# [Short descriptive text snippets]
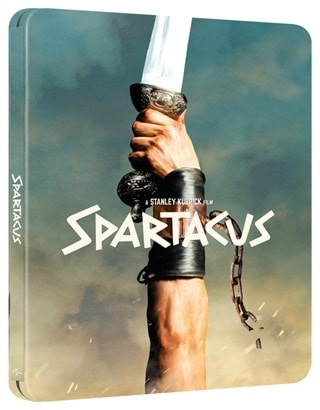 Spartacus 60th Anniversay Limited Edition 4K Ultra HD Steelbook
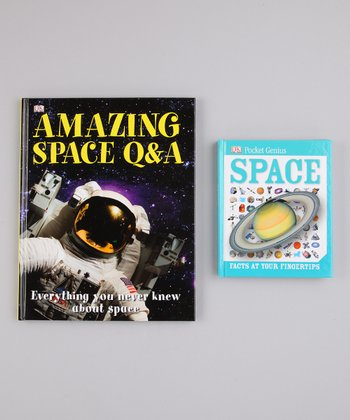 Space Facts Hardcover Set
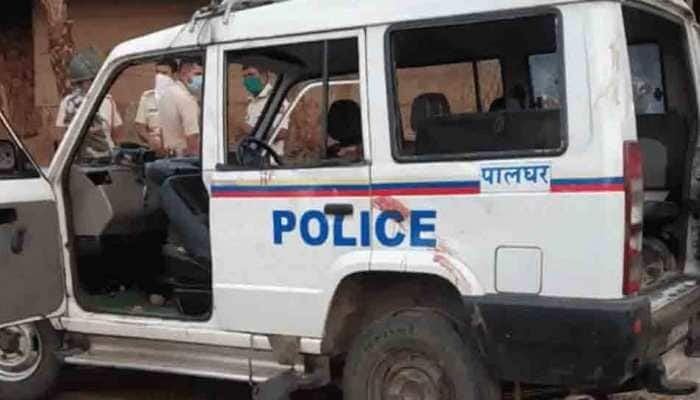 Mob manhandles cops for opposing gathering in Maharashtra's Ahmednagar, around 15 booked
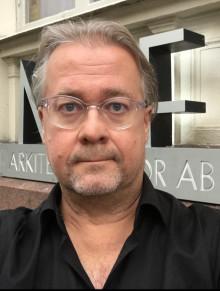 Peter Häggmark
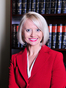 Gainesville Divorce / Separation Lawyer Candace Melissa Williams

# [WHAT TO WORK ON]
Please reproduce the records above exactly, leaving out every picture.

# [ANSWER TO THE EXERCISE]
 Spartacus 60th Anniversay Limited Edition 4K Ultra HD Steelbook
 Space Facts Hardcover Set
 Mob manhandles cops for opposing gathering in Maharashtra's Ahmednagar, around 15 booked
 Peter Häggmark
 Gainesville Divorce / Separation Lawyer Candace Melissa Williams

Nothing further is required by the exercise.